Find the line that contains "In spatial terms, is". Then set down that line and all the lines after it, to the end of the records, exactly and with nothing added.
------------------------------
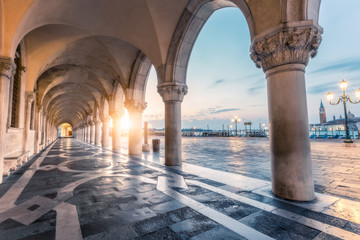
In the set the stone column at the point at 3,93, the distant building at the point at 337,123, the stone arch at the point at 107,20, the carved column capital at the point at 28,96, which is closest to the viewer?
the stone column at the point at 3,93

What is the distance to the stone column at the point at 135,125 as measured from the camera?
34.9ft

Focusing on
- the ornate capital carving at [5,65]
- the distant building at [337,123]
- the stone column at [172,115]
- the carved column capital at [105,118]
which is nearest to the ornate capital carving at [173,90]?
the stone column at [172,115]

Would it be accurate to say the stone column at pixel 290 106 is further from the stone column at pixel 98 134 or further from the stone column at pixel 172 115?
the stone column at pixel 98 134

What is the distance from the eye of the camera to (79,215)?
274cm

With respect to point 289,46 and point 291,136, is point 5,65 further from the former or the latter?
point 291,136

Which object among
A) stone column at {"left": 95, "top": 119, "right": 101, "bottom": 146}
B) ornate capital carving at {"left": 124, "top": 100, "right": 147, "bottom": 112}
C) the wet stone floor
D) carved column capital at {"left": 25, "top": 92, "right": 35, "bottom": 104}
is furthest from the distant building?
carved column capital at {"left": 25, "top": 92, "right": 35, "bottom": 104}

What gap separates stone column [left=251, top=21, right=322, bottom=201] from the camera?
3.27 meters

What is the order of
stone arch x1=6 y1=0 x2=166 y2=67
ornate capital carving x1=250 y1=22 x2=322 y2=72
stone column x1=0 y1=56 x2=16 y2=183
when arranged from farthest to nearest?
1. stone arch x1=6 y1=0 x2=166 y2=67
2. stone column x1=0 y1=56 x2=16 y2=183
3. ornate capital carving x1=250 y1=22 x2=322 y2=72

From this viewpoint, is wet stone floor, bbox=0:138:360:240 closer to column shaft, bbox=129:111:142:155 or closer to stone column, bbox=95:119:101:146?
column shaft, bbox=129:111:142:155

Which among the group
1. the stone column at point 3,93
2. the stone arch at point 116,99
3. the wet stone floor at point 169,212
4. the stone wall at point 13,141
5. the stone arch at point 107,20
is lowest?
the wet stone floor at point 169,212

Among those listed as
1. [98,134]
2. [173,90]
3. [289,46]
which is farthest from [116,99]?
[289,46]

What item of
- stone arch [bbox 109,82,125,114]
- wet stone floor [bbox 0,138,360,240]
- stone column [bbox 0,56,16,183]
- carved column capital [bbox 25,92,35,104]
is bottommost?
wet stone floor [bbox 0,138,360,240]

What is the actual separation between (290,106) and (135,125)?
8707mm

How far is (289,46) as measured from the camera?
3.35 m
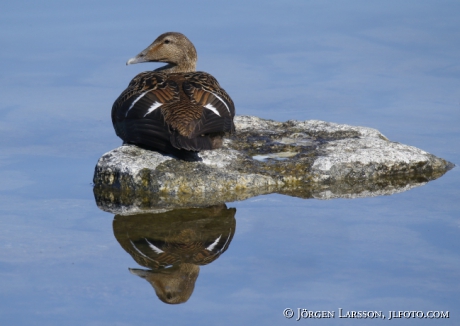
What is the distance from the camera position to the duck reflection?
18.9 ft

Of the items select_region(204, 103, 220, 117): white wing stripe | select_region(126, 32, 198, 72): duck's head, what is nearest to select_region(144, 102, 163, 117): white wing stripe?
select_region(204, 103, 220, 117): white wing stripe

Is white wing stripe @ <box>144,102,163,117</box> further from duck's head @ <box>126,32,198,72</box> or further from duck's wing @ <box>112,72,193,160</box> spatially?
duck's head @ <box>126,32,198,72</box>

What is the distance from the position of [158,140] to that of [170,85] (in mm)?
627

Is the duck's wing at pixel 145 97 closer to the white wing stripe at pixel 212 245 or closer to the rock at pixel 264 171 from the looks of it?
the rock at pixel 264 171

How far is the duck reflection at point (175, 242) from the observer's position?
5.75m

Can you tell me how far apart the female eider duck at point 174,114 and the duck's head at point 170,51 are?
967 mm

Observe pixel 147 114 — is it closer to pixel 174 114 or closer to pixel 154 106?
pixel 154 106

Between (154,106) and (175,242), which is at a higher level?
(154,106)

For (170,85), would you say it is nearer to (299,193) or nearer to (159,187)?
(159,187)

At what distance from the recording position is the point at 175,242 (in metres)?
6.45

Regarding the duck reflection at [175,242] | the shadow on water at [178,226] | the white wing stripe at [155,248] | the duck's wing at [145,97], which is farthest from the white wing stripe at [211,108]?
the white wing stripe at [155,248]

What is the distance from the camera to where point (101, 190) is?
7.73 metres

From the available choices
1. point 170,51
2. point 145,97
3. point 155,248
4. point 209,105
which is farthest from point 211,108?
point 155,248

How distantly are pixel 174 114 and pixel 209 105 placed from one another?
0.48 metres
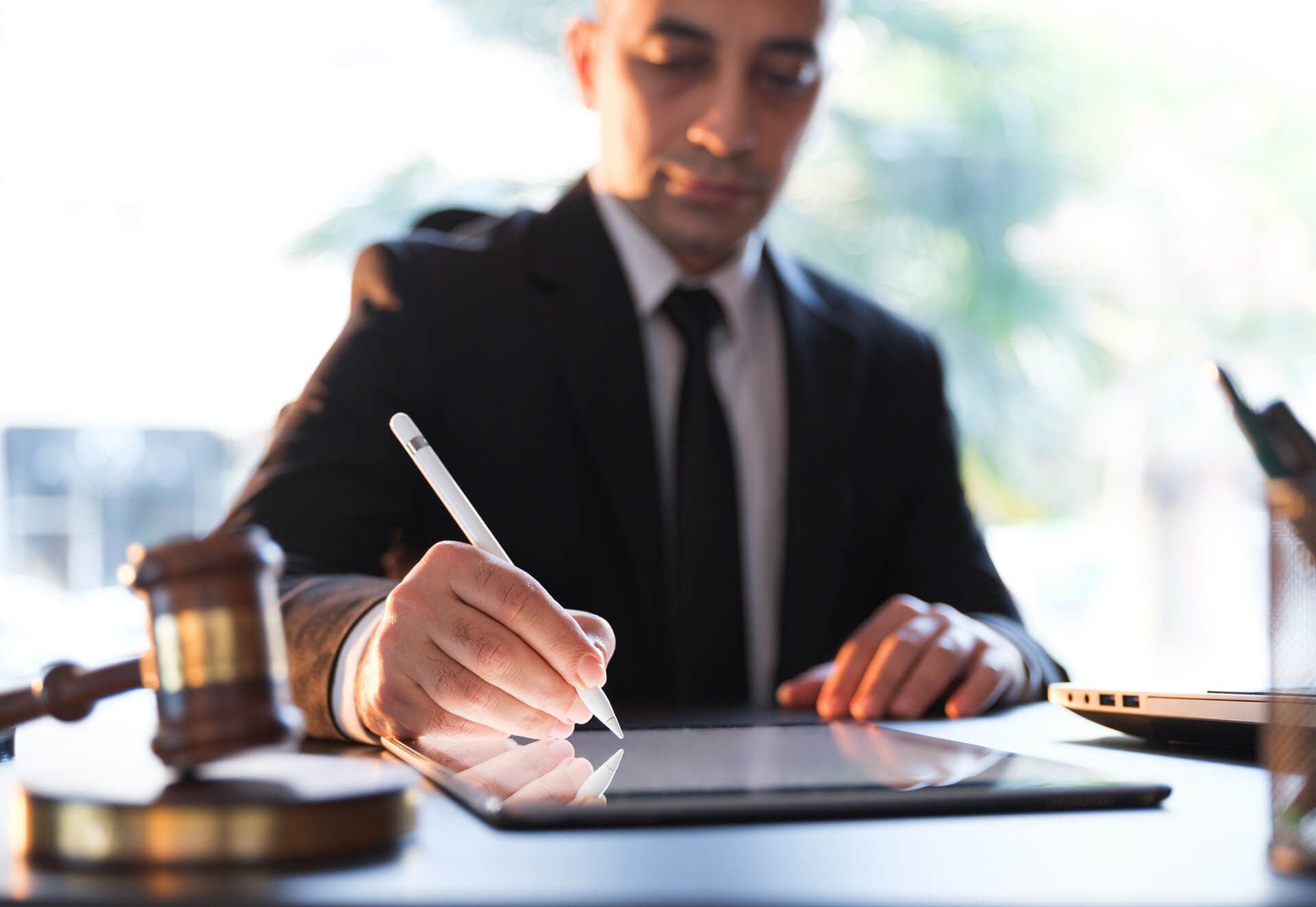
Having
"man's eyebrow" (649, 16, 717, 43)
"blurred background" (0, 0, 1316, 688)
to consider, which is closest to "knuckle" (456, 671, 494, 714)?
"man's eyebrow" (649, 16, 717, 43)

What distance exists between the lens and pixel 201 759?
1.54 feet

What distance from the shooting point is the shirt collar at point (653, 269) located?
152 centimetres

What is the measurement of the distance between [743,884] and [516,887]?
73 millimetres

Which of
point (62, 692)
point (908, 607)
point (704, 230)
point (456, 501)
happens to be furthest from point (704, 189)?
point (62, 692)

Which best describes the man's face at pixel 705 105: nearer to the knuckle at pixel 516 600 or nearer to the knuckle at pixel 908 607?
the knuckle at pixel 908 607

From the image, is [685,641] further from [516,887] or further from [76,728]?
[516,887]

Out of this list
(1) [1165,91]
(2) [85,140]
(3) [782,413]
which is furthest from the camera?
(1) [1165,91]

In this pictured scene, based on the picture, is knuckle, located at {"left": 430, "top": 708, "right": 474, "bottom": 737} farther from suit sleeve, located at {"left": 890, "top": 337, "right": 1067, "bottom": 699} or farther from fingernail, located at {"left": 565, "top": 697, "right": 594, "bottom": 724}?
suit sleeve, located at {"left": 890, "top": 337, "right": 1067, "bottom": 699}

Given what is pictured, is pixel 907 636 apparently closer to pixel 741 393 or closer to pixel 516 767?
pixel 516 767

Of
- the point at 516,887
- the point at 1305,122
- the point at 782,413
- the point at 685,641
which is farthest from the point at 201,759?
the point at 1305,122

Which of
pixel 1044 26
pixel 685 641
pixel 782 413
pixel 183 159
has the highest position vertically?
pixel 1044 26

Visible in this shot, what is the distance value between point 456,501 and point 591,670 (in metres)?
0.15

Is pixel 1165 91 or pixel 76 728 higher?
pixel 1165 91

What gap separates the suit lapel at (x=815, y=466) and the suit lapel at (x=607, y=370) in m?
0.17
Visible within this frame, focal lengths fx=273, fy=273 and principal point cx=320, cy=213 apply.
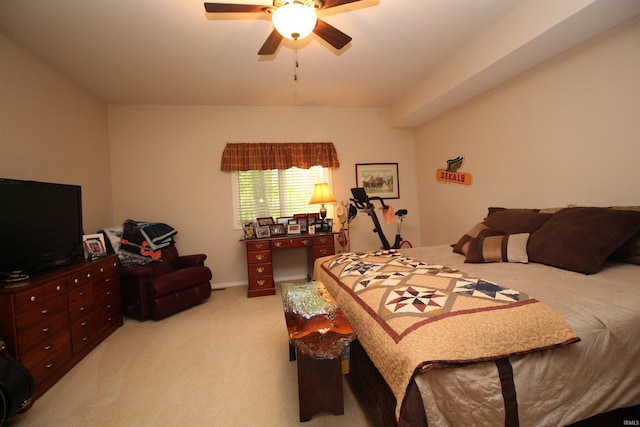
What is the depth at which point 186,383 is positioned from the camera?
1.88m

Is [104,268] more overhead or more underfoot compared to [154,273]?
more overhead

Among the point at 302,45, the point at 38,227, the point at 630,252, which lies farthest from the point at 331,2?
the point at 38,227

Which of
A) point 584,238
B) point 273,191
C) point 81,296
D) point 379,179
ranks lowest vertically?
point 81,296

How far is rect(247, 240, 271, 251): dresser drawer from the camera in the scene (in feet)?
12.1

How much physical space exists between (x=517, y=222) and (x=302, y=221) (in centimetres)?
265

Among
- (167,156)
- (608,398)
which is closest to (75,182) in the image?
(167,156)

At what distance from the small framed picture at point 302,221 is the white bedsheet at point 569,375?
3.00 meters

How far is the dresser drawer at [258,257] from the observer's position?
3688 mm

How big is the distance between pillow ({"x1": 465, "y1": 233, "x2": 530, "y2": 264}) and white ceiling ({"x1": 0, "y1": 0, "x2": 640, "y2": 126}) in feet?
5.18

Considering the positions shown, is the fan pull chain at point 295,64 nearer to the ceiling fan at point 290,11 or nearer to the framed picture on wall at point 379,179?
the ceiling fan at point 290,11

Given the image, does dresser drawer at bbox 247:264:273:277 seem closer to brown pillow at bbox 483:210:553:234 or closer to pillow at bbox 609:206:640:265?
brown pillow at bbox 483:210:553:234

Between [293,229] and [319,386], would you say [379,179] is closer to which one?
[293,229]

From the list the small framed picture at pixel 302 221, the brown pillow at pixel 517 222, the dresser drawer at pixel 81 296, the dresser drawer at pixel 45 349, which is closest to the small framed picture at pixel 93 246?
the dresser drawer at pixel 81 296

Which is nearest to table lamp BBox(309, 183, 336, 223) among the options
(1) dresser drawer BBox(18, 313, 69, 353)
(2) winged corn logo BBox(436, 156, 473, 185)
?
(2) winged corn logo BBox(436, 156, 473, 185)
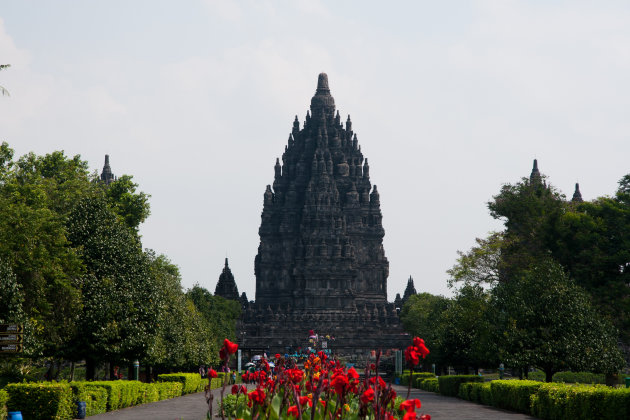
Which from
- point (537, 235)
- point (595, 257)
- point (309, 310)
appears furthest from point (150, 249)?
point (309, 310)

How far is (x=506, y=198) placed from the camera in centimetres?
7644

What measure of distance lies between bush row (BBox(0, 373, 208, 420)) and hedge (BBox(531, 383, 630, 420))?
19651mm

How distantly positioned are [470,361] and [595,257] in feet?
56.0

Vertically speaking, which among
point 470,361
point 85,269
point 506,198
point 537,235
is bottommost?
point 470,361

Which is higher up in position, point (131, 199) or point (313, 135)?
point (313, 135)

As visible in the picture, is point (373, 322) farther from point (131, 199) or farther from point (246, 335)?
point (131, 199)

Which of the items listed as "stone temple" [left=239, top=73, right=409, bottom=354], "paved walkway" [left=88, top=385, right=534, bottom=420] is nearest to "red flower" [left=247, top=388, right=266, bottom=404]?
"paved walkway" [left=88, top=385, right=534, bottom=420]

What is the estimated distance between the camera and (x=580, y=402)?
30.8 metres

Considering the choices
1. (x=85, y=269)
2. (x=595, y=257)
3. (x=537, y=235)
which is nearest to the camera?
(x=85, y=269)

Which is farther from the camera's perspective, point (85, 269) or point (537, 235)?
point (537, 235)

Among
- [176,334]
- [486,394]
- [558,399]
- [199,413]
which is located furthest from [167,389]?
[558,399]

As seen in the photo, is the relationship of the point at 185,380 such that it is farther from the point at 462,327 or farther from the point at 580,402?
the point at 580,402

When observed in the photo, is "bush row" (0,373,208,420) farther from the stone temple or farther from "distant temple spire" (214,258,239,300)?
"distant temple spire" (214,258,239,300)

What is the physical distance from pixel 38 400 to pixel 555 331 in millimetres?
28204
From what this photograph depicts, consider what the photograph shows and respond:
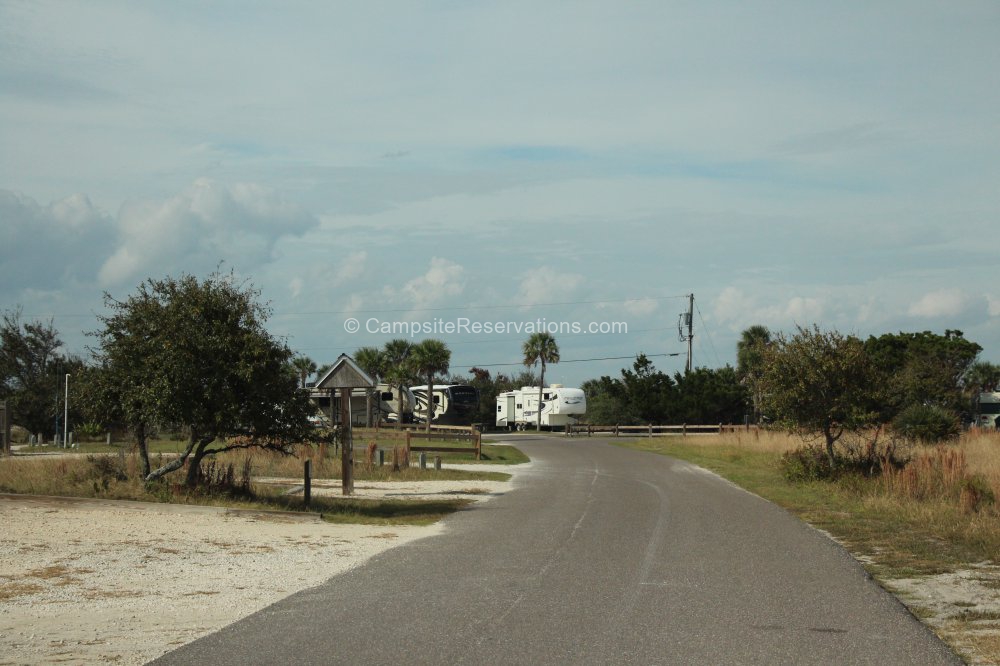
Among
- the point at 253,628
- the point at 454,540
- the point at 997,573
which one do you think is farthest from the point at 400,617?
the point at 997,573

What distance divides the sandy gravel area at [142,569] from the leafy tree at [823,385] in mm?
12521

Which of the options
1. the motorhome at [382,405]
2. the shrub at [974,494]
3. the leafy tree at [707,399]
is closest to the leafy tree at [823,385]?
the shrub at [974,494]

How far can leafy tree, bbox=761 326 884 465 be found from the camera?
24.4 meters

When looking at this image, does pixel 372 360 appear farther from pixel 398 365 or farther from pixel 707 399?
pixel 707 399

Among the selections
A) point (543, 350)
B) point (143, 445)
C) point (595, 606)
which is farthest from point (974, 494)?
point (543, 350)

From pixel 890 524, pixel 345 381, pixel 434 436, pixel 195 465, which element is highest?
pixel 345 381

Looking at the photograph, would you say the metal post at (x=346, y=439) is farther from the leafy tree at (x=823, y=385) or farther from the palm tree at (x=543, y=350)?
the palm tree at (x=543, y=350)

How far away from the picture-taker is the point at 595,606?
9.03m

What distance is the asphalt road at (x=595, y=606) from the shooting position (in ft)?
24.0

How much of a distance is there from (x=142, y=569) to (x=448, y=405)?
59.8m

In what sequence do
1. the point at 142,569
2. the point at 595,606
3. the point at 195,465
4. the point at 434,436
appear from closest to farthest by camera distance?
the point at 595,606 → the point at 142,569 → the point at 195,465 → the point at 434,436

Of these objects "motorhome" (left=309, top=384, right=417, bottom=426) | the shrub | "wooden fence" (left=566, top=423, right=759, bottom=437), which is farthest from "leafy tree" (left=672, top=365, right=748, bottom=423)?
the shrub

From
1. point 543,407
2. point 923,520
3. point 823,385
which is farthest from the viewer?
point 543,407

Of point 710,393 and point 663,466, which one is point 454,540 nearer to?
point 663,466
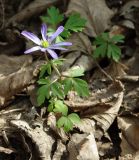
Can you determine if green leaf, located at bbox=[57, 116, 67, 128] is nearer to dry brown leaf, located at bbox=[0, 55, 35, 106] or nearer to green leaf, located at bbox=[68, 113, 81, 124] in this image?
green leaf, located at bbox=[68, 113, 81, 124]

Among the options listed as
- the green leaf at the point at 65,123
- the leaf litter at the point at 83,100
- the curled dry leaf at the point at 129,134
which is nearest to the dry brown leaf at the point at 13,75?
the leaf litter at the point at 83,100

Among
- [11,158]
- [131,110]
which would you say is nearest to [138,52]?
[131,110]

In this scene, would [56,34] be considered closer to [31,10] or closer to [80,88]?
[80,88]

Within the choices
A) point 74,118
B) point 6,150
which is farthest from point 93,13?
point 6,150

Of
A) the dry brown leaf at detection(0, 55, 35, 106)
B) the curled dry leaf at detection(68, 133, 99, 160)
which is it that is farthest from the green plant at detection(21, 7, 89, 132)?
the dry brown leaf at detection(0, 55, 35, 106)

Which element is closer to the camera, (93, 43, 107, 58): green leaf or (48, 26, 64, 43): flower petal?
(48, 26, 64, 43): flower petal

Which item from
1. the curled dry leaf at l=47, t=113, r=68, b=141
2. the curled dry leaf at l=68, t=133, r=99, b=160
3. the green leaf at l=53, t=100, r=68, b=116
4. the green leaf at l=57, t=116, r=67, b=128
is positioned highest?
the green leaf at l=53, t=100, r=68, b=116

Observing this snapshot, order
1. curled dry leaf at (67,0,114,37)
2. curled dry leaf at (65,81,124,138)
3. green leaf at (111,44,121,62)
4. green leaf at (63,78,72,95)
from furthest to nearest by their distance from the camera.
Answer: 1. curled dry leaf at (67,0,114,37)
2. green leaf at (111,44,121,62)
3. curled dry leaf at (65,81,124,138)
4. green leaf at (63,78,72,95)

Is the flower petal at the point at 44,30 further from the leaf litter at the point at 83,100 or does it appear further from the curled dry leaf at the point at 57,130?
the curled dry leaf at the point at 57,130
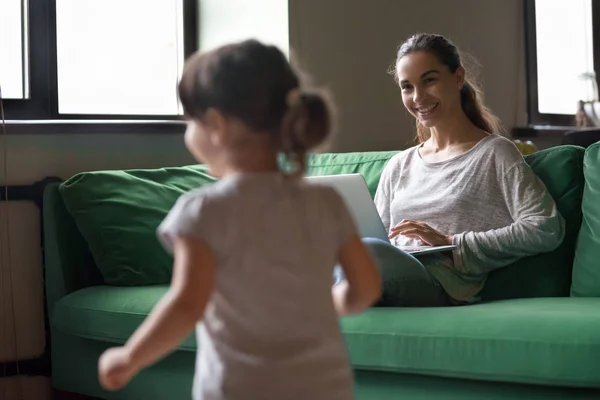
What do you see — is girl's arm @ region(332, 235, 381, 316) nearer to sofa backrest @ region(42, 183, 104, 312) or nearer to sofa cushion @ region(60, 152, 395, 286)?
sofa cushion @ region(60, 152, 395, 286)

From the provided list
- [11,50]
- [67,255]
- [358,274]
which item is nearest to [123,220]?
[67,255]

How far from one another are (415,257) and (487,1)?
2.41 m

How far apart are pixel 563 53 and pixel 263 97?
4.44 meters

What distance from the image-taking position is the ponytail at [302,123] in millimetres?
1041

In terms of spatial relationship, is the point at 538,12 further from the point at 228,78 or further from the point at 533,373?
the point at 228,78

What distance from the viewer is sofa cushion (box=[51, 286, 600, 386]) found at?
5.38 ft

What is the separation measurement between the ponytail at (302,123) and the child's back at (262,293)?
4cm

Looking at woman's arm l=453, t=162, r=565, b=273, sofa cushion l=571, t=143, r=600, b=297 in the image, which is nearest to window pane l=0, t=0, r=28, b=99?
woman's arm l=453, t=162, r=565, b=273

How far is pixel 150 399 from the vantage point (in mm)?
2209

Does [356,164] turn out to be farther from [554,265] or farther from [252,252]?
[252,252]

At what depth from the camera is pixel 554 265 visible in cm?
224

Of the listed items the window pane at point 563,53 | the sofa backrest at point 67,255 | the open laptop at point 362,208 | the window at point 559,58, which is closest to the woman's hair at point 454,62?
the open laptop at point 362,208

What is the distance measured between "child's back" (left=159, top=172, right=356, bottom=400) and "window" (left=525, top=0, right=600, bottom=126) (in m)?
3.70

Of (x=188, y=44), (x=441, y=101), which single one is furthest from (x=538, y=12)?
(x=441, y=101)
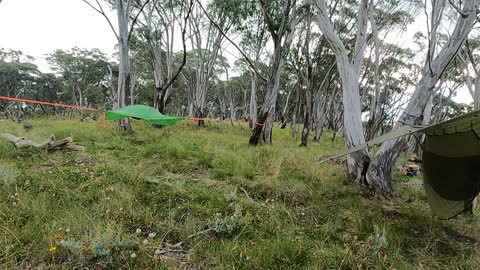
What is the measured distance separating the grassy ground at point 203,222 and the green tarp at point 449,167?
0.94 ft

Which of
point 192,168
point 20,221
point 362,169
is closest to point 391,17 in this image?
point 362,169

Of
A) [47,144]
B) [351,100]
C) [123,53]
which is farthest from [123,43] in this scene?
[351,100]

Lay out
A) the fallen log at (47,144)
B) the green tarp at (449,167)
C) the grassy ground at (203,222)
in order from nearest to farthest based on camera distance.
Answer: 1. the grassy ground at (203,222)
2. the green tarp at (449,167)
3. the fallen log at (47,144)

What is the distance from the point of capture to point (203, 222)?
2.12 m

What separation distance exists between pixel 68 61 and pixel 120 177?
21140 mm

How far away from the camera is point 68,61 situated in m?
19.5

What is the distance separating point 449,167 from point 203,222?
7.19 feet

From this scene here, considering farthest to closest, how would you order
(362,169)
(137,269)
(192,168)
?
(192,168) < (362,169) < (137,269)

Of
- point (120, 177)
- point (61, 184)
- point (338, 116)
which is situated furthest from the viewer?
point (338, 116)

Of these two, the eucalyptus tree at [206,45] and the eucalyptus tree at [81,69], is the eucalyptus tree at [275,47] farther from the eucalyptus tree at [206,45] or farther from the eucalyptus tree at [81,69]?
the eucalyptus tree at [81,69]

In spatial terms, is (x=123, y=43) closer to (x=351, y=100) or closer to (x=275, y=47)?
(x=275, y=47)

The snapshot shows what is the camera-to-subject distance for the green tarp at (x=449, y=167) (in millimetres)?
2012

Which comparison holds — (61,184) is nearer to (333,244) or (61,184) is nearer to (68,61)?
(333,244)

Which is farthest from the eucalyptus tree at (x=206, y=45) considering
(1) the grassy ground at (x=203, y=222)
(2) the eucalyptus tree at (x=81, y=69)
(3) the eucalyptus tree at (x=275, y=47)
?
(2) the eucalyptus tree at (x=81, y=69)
------------------------------
**Complete response:**
In spatial terms, is (x=123, y=43) closer to (x=351, y=100) or closer to (x=275, y=47)?
(x=275, y=47)

The snapshot shows what is the camera-to-subject distance for the green tarp at (x=449, y=167) (in millimetres)?
2012

Which comparison holds — (61,184) is nearer to (333,244) or (61,184) is nearer to (68,61)?
(333,244)

Which is farthest from the eucalyptus tree at (x=206, y=45) considering
(1) the grassy ground at (x=203, y=222)
(2) the eucalyptus tree at (x=81, y=69)
(3) the eucalyptus tree at (x=275, y=47)
?
(2) the eucalyptus tree at (x=81, y=69)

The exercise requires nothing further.